Implantable medical device (IMD) protection
The implant and the corresponding hardware technologies are required to employ certain security primitives in order to protect an individual’s private data communicated between the two entities. Traditionally, these security primitives and protocols consume a lot of battery. However, this is not suitable for modern IMDs since these devices are typically designed to operate up to a decade or so while implanted in the human body. Therefore, one of the challenges lies in finding lightweight security solutions specifically tailored for IMDs.
Networked medical infrastructure
The hospital IT department is informed that an MRI (Magnetic Resonance Imaging) scanner will be installed at the radiology department of the hospital. This will also include a PACS (Picture Archiving and Communication System) server and the associated medical imaging client software. The major challenge is the identification of collective vulnerabilities that are related both to the medical (e.g. taking remote control of the MRI equipment) and the non-medical operational characteristics (e.g. operating system security vulnerabilities). Identifying collectively vulnerabilities that are related both to the medical (e.g. taking remote control of the MRI equipment) and the non-medical operational characteristics (e.g. operating system security vulnerabilities) of the various devices and associated applications. [14] Currently, there are no tools known to detect vulnerabilities for networked medical devices other than the conventional ones used by network administrators and security specialists.
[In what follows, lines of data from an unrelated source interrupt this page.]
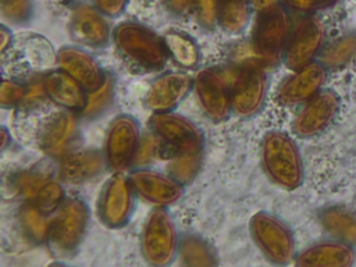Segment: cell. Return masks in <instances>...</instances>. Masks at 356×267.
Returning a JSON list of instances; mask_svg holds the SVG:
<instances>
[{
	"mask_svg": "<svg viewBox=\"0 0 356 267\" xmlns=\"http://www.w3.org/2000/svg\"><path fill=\"white\" fill-rule=\"evenodd\" d=\"M140 145L138 121L128 114H121L108 127L104 142L106 165L114 172H124L135 164Z\"/></svg>",
	"mask_w": 356,
	"mask_h": 267,
	"instance_id": "obj_8",
	"label": "cell"
},
{
	"mask_svg": "<svg viewBox=\"0 0 356 267\" xmlns=\"http://www.w3.org/2000/svg\"><path fill=\"white\" fill-rule=\"evenodd\" d=\"M267 78L264 68L256 63L241 67L231 86V107L241 117L257 114L266 100Z\"/></svg>",
	"mask_w": 356,
	"mask_h": 267,
	"instance_id": "obj_10",
	"label": "cell"
},
{
	"mask_svg": "<svg viewBox=\"0 0 356 267\" xmlns=\"http://www.w3.org/2000/svg\"><path fill=\"white\" fill-rule=\"evenodd\" d=\"M56 217L51 220L47 243L60 257L72 254L81 245L88 222L89 209L82 199L70 197L56 211Z\"/></svg>",
	"mask_w": 356,
	"mask_h": 267,
	"instance_id": "obj_4",
	"label": "cell"
},
{
	"mask_svg": "<svg viewBox=\"0 0 356 267\" xmlns=\"http://www.w3.org/2000/svg\"><path fill=\"white\" fill-rule=\"evenodd\" d=\"M47 181L46 179V174L38 171V170H29V171H25V172H21L18 177H17V182H15V186H17V191L24 195L25 197H29L32 199L33 195L36 193V191L40 188V185Z\"/></svg>",
	"mask_w": 356,
	"mask_h": 267,
	"instance_id": "obj_35",
	"label": "cell"
},
{
	"mask_svg": "<svg viewBox=\"0 0 356 267\" xmlns=\"http://www.w3.org/2000/svg\"><path fill=\"white\" fill-rule=\"evenodd\" d=\"M1 14L13 24L22 25L32 18V0H0Z\"/></svg>",
	"mask_w": 356,
	"mask_h": 267,
	"instance_id": "obj_32",
	"label": "cell"
},
{
	"mask_svg": "<svg viewBox=\"0 0 356 267\" xmlns=\"http://www.w3.org/2000/svg\"><path fill=\"white\" fill-rule=\"evenodd\" d=\"M193 81L182 72H168L157 78L149 88L145 103L152 113L172 111L186 97Z\"/></svg>",
	"mask_w": 356,
	"mask_h": 267,
	"instance_id": "obj_18",
	"label": "cell"
},
{
	"mask_svg": "<svg viewBox=\"0 0 356 267\" xmlns=\"http://www.w3.org/2000/svg\"><path fill=\"white\" fill-rule=\"evenodd\" d=\"M95 7L107 17H118L127 7L128 0H93Z\"/></svg>",
	"mask_w": 356,
	"mask_h": 267,
	"instance_id": "obj_39",
	"label": "cell"
},
{
	"mask_svg": "<svg viewBox=\"0 0 356 267\" xmlns=\"http://www.w3.org/2000/svg\"><path fill=\"white\" fill-rule=\"evenodd\" d=\"M129 179L135 192L157 207L174 204L184 193V185L181 182L159 171L138 168L131 172Z\"/></svg>",
	"mask_w": 356,
	"mask_h": 267,
	"instance_id": "obj_15",
	"label": "cell"
},
{
	"mask_svg": "<svg viewBox=\"0 0 356 267\" xmlns=\"http://www.w3.org/2000/svg\"><path fill=\"white\" fill-rule=\"evenodd\" d=\"M193 88L204 114L214 122L224 121L231 108V90L224 75L216 68L202 70L193 79Z\"/></svg>",
	"mask_w": 356,
	"mask_h": 267,
	"instance_id": "obj_12",
	"label": "cell"
},
{
	"mask_svg": "<svg viewBox=\"0 0 356 267\" xmlns=\"http://www.w3.org/2000/svg\"><path fill=\"white\" fill-rule=\"evenodd\" d=\"M113 40L125 58L143 70H161L167 61L168 53L164 40L143 25L121 24L113 31Z\"/></svg>",
	"mask_w": 356,
	"mask_h": 267,
	"instance_id": "obj_2",
	"label": "cell"
},
{
	"mask_svg": "<svg viewBox=\"0 0 356 267\" xmlns=\"http://www.w3.org/2000/svg\"><path fill=\"white\" fill-rule=\"evenodd\" d=\"M106 164L104 153L99 150H81L63 157L58 177L63 182L79 185L95 179Z\"/></svg>",
	"mask_w": 356,
	"mask_h": 267,
	"instance_id": "obj_22",
	"label": "cell"
},
{
	"mask_svg": "<svg viewBox=\"0 0 356 267\" xmlns=\"http://www.w3.org/2000/svg\"><path fill=\"white\" fill-rule=\"evenodd\" d=\"M57 64L60 70L71 75L88 92L97 90L108 79L100 64L79 47H61L57 53Z\"/></svg>",
	"mask_w": 356,
	"mask_h": 267,
	"instance_id": "obj_17",
	"label": "cell"
},
{
	"mask_svg": "<svg viewBox=\"0 0 356 267\" xmlns=\"http://www.w3.org/2000/svg\"><path fill=\"white\" fill-rule=\"evenodd\" d=\"M0 38H1L0 50H1V54H4L6 50H7L8 47H11V43H13L11 31H10L6 25H1V28H0Z\"/></svg>",
	"mask_w": 356,
	"mask_h": 267,
	"instance_id": "obj_40",
	"label": "cell"
},
{
	"mask_svg": "<svg viewBox=\"0 0 356 267\" xmlns=\"http://www.w3.org/2000/svg\"><path fill=\"white\" fill-rule=\"evenodd\" d=\"M168 57L184 68H196L200 61V50L197 43L184 32L171 31L163 38Z\"/></svg>",
	"mask_w": 356,
	"mask_h": 267,
	"instance_id": "obj_24",
	"label": "cell"
},
{
	"mask_svg": "<svg viewBox=\"0 0 356 267\" xmlns=\"http://www.w3.org/2000/svg\"><path fill=\"white\" fill-rule=\"evenodd\" d=\"M149 125L160 143H163L172 156L197 154L203 150L204 136L202 129L182 115L171 111L153 113L149 118Z\"/></svg>",
	"mask_w": 356,
	"mask_h": 267,
	"instance_id": "obj_5",
	"label": "cell"
},
{
	"mask_svg": "<svg viewBox=\"0 0 356 267\" xmlns=\"http://www.w3.org/2000/svg\"><path fill=\"white\" fill-rule=\"evenodd\" d=\"M159 138L154 135H149L146 136L140 145H139V149H138V153H136V159H135V164H139V165H143V164H147L153 157L154 154L157 153V149H159Z\"/></svg>",
	"mask_w": 356,
	"mask_h": 267,
	"instance_id": "obj_38",
	"label": "cell"
},
{
	"mask_svg": "<svg viewBox=\"0 0 356 267\" xmlns=\"http://www.w3.org/2000/svg\"><path fill=\"white\" fill-rule=\"evenodd\" d=\"M68 31L74 42L92 49L106 47L111 36L104 14L89 4H79L74 8Z\"/></svg>",
	"mask_w": 356,
	"mask_h": 267,
	"instance_id": "obj_16",
	"label": "cell"
},
{
	"mask_svg": "<svg viewBox=\"0 0 356 267\" xmlns=\"http://www.w3.org/2000/svg\"><path fill=\"white\" fill-rule=\"evenodd\" d=\"M327 68L321 63H310L286 76L277 89V100L285 106L306 103L316 96L325 81Z\"/></svg>",
	"mask_w": 356,
	"mask_h": 267,
	"instance_id": "obj_14",
	"label": "cell"
},
{
	"mask_svg": "<svg viewBox=\"0 0 356 267\" xmlns=\"http://www.w3.org/2000/svg\"><path fill=\"white\" fill-rule=\"evenodd\" d=\"M134 186L124 172H114L103 185L97 202L100 221L108 228L124 227L134 210Z\"/></svg>",
	"mask_w": 356,
	"mask_h": 267,
	"instance_id": "obj_9",
	"label": "cell"
},
{
	"mask_svg": "<svg viewBox=\"0 0 356 267\" xmlns=\"http://www.w3.org/2000/svg\"><path fill=\"white\" fill-rule=\"evenodd\" d=\"M47 97L54 104L72 113H82L88 102V90L63 70L51 71L43 78Z\"/></svg>",
	"mask_w": 356,
	"mask_h": 267,
	"instance_id": "obj_20",
	"label": "cell"
},
{
	"mask_svg": "<svg viewBox=\"0 0 356 267\" xmlns=\"http://www.w3.org/2000/svg\"><path fill=\"white\" fill-rule=\"evenodd\" d=\"M339 111V97L332 90H320L305 103L293 120V132L310 138L325 131Z\"/></svg>",
	"mask_w": 356,
	"mask_h": 267,
	"instance_id": "obj_13",
	"label": "cell"
},
{
	"mask_svg": "<svg viewBox=\"0 0 356 267\" xmlns=\"http://www.w3.org/2000/svg\"><path fill=\"white\" fill-rule=\"evenodd\" d=\"M46 100H49L46 89H44V82L43 79L35 78L32 79L28 85H25V95L21 102V107L25 110H35L40 104H43Z\"/></svg>",
	"mask_w": 356,
	"mask_h": 267,
	"instance_id": "obj_34",
	"label": "cell"
},
{
	"mask_svg": "<svg viewBox=\"0 0 356 267\" xmlns=\"http://www.w3.org/2000/svg\"><path fill=\"white\" fill-rule=\"evenodd\" d=\"M202 165V153L197 154H178L172 156L168 170L170 175L174 177L182 185L189 184L199 172Z\"/></svg>",
	"mask_w": 356,
	"mask_h": 267,
	"instance_id": "obj_30",
	"label": "cell"
},
{
	"mask_svg": "<svg viewBox=\"0 0 356 267\" xmlns=\"http://www.w3.org/2000/svg\"><path fill=\"white\" fill-rule=\"evenodd\" d=\"M78 125L72 111L64 110L54 115L40 134V149L51 159H63L67 156L75 136Z\"/></svg>",
	"mask_w": 356,
	"mask_h": 267,
	"instance_id": "obj_19",
	"label": "cell"
},
{
	"mask_svg": "<svg viewBox=\"0 0 356 267\" xmlns=\"http://www.w3.org/2000/svg\"><path fill=\"white\" fill-rule=\"evenodd\" d=\"M323 24L312 15L300 18L291 31L284 50V61L286 67L295 71L313 63L323 47Z\"/></svg>",
	"mask_w": 356,
	"mask_h": 267,
	"instance_id": "obj_11",
	"label": "cell"
},
{
	"mask_svg": "<svg viewBox=\"0 0 356 267\" xmlns=\"http://www.w3.org/2000/svg\"><path fill=\"white\" fill-rule=\"evenodd\" d=\"M140 246L143 259L152 266H167L174 260L179 249L178 235L171 216L163 207L149 214L143 225Z\"/></svg>",
	"mask_w": 356,
	"mask_h": 267,
	"instance_id": "obj_7",
	"label": "cell"
},
{
	"mask_svg": "<svg viewBox=\"0 0 356 267\" xmlns=\"http://www.w3.org/2000/svg\"><path fill=\"white\" fill-rule=\"evenodd\" d=\"M250 235L264 254L274 264H288L295 257V241L288 225L278 217L259 211L250 218Z\"/></svg>",
	"mask_w": 356,
	"mask_h": 267,
	"instance_id": "obj_6",
	"label": "cell"
},
{
	"mask_svg": "<svg viewBox=\"0 0 356 267\" xmlns=\"http://www.w3.org/2000/svg\"><path fill=\"white\" fill-rule=\"evenodd\" d=\"M286 7L296 13H313L320 8H327L338 3L339 0H284Z\"/></svg>",
	"mask_w": 356,
	"mask_h": 267,
	"instance_id": "obj_37",
	"label": "cell"
},
{
	"mask_svg": "<svg viewBox=\"0 0 356 267\" xmlns=\"http://www.w3.org/2000/svg\"><path fill=\"white\" fill-rule=\"evenodd\" d=\"M356 58V33H345L332 40L321 53V64L327 70H341Z\"/></svg>",
	"mask_w": 356,
	"mask_h": 267,
	"instance_id": "obj_27",
	"label": "cell"
},
{
	"mask_svg": "<svg viewBox=\"0 0 356 267\" xmlns=\"http://www.w3.org/2000/svg\"><path fill=\"white\" fill-rule=\"evenodd\" d=\"M324 229L337 241L356 246V214L341 206H331L321 211Z\"/></svg>",
	"mask_w": 356,
	"mask_h": 267,
	"instance_id": "obj_23",
	"label": "cell"
},
{
	"mask_svg": "<svg viewBox=\"0 0 356 267\" xmlns=\"http://www.w3.org/2000/svg\"><path fill=\"white\" fill-rule=\"evenodd\" d=\"M250 19V0H218L217 22L228 35L242 33Z\"/></svg>",
	"mask_w": 356,
	"mask_h": 267,
	"instance_id": "obj_25",
	"label": "cell"
},
{
	"mask_svg": "<svg viewBox=\"0 0 356 267\" xmlns=\"http://www.w3.org/2000/svg\"><path fill=\"white\" fill-rule=\"evenodd\" d=\"M25 95V85L3 78L0 86V104L3 108H13L21 104Z\"/></svg>",
	"mask_w": 356,
	"mask_h": 267,
	"instance_id": "obj_33",
	"label": "cell"
},
{
	"mask_svg": "<svg viewBox=\"0 0 356 267\" xmlns=\"http://www.w3.org/2000/svg\"><path fill=\"white\" fill-rule=\"evenodd\" d=\"M275 1H277V0H254V4H256L257 8L263 10V8H266V7H270V6L277 4Z\"/></svg>",
	"mask_w": 356,
	"mask_h": 267,
	"instance_id": "obj_41",
	"label": "cell"
},
{
	"mask_svg": "<svg viewBox=\"0 0 356 267\" xmlns=\"http://www.w3.org/2000/svg\"><path fill=\"white\" fill-rule=\"evenodd\" d=\"M289 35V17L281 6L274 4L259 11L253 29V50L261 65L273 67L284 58Z\"/></svg>",
	"mask_w": 356,
	"mask_h": 267,
	"instance_id": "obj_3",
	"label": "cell"
},
{
	"mask_svg": "<svg viewBox=\"0 0 356 267\" xmlns=\"http://www.w3.org/2000/svg\"><path fill=\"white\" fill-rule=\"evenodd\" d=\"M355 259L353 246L335 239L309 246L296 257L295 263L309 267H348L355 263Z\"/></svg>",
	"mask_w": 356,
	"mask_h": 267,
	"instance_id": "obj_21",
	"label": "cell"
},
{
	"mask_svg": "<svg viewBox=\"0 0 356 267\" xmlns=\"http://www.w3.org/2000/svg\"><path fill=\"white\" fill-rule=\"evenodd\" d=\"M111 102H113V83L110 79H107L102 88L88 93V102L81 114L89 118L96 117L102 114L110 106Z\"/></svg>",
	"mask_w": 356,
	"mask_h": 267,
	"instance_id": "obj_31",
	"label": "cell"
},
{
	"mask_svg": "<svg viewBox=\"0 0 356 267\" xmlns=\"http://www.w3.org/2000/svg\"><path fill=\"white\" fill-rule=\"evenodd\" d=\"M32 202L43 213L50 214L57 211L65 202V192L63 185L56 179L44 181L32 197Z\"/></svg>",
	"mask_w": 356,
	"mask_h": 267,
	"instance_id": "obj_29",
	"label": "cell"
},
{
	"mask_svg": "<svg viewBox=\"0 0 356 267\" xmlns=\"http://www.w3.org/2000/svg\"><path fill=\"white\" fill-rule=\"evenodd\" d=\"M263 167L273 182L293 191L303 182V163L293 139L281 131L268 132L261 143Z\"/></svg>",
	"mask_w": 356,
	"mask_h": 267,
	"instance_id": "obj_1",
	"label": "cell"
},
{
	"mask_svg": "<svg viewBox=\"0 0 356 267\" xmlns=\"http://www.w3.org/2000/svg\"><path fill=\"white\" fill-rule=\"evenodd\" d=\"M19 224L24 235L33 243L42 245L47 242L51 220L47 218V214L43 213L33 202L25 203L18 214Z\"/></svg>",
	"mask_w": 356,
	"mask_h": 267,
	"instance_id": "obj_26",
	"label": "cell"
},
{
	"mask_svg": "<svg viewBox=\"0 0 356 267\" xmlns=\"http://www.w3.org/2000/svg\"><path fill=\"white\" fill-rule=\"evenodd\" d=\"M196 14L203 26L211 28L218 18V0H196Z\"/></svg>",
	"mask_w": 356,
	"mask_h": 267,
	"instance_id": "obj_36",
	"label": "cell"
},
{
	"mask_svg": "<svg viewBox=\"0 0 356 267\" xmlns=\"http://www.w3.org/2000/svg\"><path fill=\"white\" fill-rule=\"evenodd\" d=\"M179 254L188 266H211L216 264V256L213 249L202 238L191 235L182 239L179 245Z\"/></svg>",
	"mask_w": 356,
	"mask_h": 267,
	"instance_id": "obj_28",
	"label": "cell"
}]
</instances>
Portable/Wearable medical devices
Cardiovascular diseases (CVDs) are a group of disorders involving the heart and the blood vessels such as heart stroke, cardiac arrest, cardiac arrhythmias, congenital heart disease, etc. Some pathological conditions can be diagnosed at an early stage using extended electrocardiogram (ECG) recordings, which may lead to better outcomes and save lives. Such long-term ECG monitoring is a tedious task as it generates huge amounts of data that has to be analyzed by well-trained medical professionals. Therefore, there is a need for recording devices should be portable or wearable in order to improve the efficiency of the diagnosis process. The portable (or wearable) ECG device can easily have its battery recharged or replaced; therefore, power budgets can also be somewhat higher. This implies opting for lightweight security on the device, though the frequent uplink of data over the Internet is expected to be the major contributor to battery depletion. The direct security challenge in this case will, of course, be protecting the transmission of data over the Internet (to and from the hospital).
Medical-data exchange
A main challenge is guaranteeing secure operation and data privacy over a mix of 3rd-party software and online services, in some cases even of fax machines with privacy sensitive data. Because of the incompatibilities and inconsistencies among the various moving parts (and all manual information transfer) which even the doctors, pharmacists and other support personnel do not fully grasp, system reliability is at risk while existing security holes can easily go undetected.